═════ Исходные данные

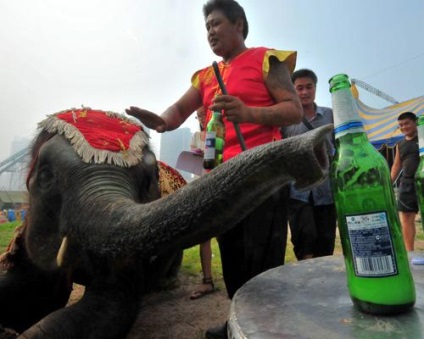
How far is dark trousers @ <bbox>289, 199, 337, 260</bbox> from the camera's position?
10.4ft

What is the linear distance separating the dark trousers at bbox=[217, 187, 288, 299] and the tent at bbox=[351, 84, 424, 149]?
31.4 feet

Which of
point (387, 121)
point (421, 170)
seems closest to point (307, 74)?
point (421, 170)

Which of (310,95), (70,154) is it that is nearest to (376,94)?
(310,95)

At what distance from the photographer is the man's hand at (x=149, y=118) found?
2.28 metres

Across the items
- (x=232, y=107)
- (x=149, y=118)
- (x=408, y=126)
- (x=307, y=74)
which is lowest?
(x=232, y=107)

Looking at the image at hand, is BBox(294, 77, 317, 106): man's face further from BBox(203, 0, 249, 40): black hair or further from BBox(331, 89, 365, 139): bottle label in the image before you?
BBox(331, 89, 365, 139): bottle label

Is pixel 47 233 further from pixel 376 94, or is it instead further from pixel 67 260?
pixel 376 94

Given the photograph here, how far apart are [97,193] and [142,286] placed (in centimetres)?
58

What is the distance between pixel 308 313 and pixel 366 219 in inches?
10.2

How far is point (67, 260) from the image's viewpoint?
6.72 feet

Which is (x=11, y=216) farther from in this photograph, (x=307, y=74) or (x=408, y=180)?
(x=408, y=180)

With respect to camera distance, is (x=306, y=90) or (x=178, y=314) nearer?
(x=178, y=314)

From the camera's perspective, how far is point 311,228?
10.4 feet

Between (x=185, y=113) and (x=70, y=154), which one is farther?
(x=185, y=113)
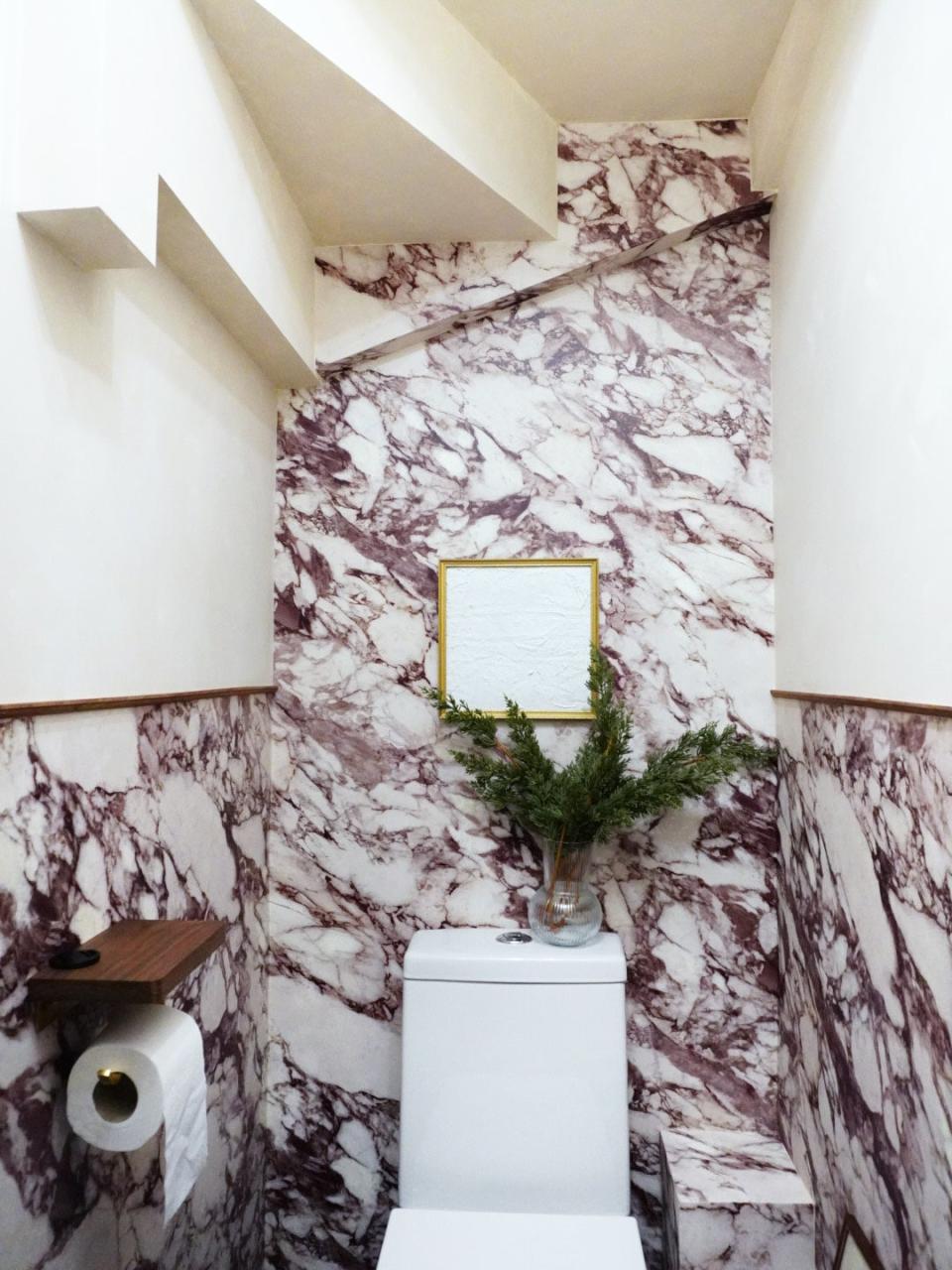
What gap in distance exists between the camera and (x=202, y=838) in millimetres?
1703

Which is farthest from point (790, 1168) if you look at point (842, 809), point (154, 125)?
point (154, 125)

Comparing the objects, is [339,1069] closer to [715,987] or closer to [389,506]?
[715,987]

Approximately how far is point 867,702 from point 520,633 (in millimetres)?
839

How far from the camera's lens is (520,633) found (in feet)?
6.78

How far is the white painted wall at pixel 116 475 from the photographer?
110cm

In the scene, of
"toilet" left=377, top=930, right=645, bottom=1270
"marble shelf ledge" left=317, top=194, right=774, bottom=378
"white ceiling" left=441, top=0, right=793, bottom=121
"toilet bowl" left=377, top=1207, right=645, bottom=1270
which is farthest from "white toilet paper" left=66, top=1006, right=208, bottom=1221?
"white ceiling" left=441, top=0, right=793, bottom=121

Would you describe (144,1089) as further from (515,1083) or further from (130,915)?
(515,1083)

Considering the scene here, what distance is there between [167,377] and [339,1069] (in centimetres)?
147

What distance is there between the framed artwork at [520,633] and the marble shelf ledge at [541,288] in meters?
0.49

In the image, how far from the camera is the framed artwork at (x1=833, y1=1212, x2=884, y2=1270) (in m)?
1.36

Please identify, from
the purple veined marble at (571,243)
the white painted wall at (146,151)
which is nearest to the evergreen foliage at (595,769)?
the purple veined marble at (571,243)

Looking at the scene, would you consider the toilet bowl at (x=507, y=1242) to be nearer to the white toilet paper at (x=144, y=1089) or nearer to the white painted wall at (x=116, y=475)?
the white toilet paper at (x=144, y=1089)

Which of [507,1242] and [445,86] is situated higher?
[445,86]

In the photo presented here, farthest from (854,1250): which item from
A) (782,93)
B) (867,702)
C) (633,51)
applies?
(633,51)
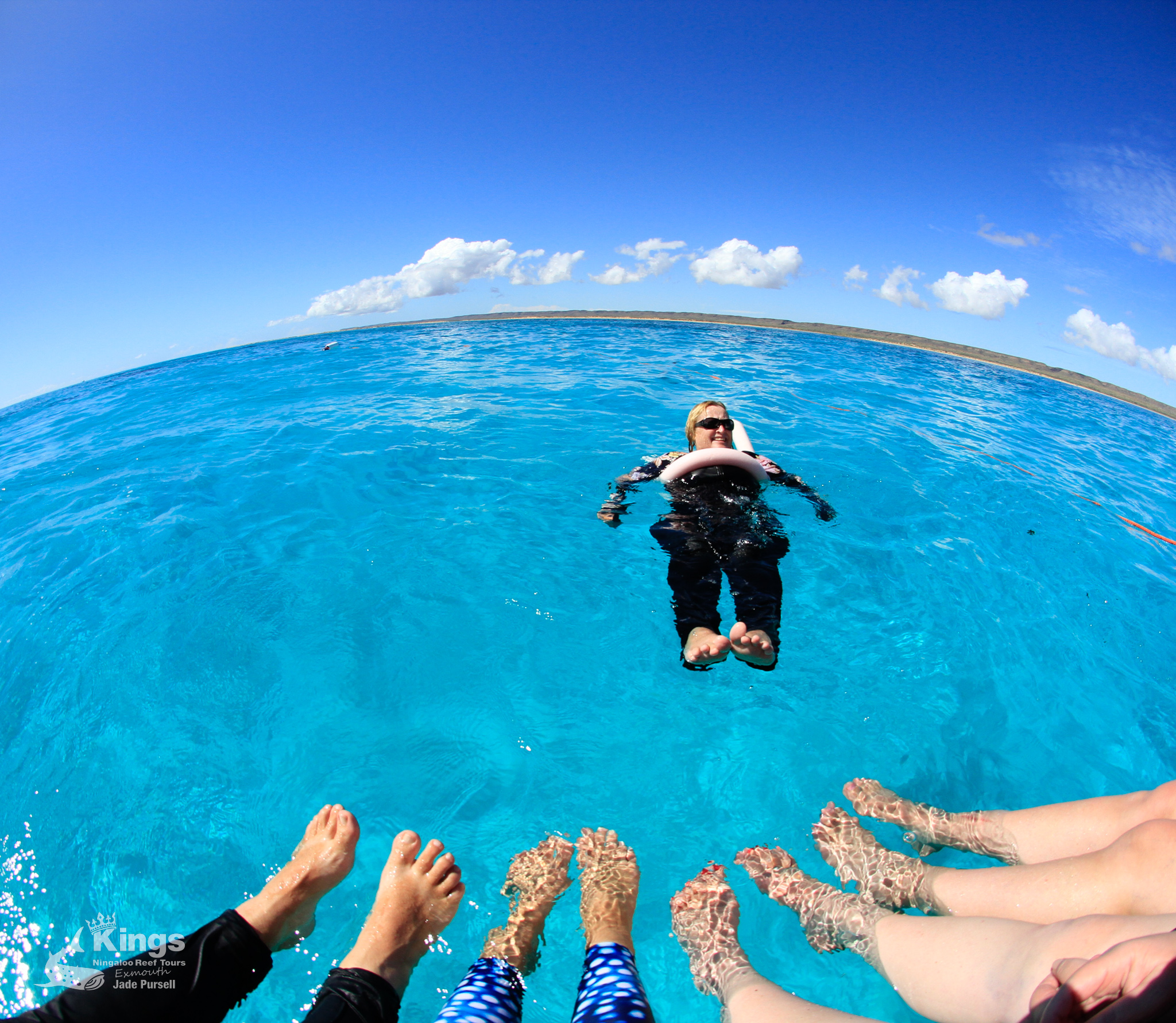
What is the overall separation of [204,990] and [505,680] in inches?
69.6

══════════
═════ Исходные данные

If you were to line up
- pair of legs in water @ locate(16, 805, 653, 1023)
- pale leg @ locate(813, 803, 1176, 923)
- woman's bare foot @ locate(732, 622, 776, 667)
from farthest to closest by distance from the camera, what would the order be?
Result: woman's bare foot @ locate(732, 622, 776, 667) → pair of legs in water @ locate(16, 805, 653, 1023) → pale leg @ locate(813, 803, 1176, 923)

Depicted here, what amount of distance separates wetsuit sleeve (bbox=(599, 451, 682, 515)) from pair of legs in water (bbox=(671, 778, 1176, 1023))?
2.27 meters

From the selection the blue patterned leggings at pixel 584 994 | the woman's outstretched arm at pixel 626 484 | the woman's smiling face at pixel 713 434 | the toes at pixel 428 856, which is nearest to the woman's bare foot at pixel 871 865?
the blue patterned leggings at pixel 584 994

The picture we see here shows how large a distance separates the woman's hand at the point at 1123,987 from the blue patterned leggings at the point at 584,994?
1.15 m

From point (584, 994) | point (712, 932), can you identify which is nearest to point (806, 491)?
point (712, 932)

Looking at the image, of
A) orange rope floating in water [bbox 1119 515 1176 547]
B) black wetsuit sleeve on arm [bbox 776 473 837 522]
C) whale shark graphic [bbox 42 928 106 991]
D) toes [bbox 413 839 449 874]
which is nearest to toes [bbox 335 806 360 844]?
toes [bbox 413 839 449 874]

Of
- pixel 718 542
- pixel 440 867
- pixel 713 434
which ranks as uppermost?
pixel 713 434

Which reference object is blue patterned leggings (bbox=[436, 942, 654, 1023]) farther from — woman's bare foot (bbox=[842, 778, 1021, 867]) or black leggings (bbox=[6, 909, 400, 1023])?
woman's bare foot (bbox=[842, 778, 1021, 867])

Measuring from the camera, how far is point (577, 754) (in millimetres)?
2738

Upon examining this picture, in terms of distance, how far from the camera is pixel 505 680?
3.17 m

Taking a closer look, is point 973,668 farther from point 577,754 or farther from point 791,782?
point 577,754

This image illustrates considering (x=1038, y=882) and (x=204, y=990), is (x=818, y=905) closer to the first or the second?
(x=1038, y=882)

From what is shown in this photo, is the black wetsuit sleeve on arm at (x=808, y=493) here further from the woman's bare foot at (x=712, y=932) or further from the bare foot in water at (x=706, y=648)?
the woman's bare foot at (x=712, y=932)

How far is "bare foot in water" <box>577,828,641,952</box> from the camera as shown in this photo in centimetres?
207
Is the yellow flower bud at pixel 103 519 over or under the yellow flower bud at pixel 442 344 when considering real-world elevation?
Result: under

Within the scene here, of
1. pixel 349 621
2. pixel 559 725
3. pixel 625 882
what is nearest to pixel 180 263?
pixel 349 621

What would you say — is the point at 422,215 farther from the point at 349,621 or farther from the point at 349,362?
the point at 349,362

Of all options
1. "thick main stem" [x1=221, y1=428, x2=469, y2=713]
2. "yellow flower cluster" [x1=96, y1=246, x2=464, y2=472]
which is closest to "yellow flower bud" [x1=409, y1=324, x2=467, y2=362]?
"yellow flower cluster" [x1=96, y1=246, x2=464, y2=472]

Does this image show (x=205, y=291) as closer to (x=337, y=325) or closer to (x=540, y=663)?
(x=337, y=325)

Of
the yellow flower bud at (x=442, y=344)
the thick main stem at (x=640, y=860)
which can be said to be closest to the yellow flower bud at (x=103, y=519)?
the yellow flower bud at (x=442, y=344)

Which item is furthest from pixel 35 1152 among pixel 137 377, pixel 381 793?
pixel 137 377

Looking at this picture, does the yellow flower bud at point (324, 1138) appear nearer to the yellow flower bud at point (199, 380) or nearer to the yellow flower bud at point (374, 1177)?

══════════

Суть задания: Укажите, сколько строк в пунктах выше содержат слово «bowl», учитывая регистр букв. Приведите только число.

Решение задачи: 2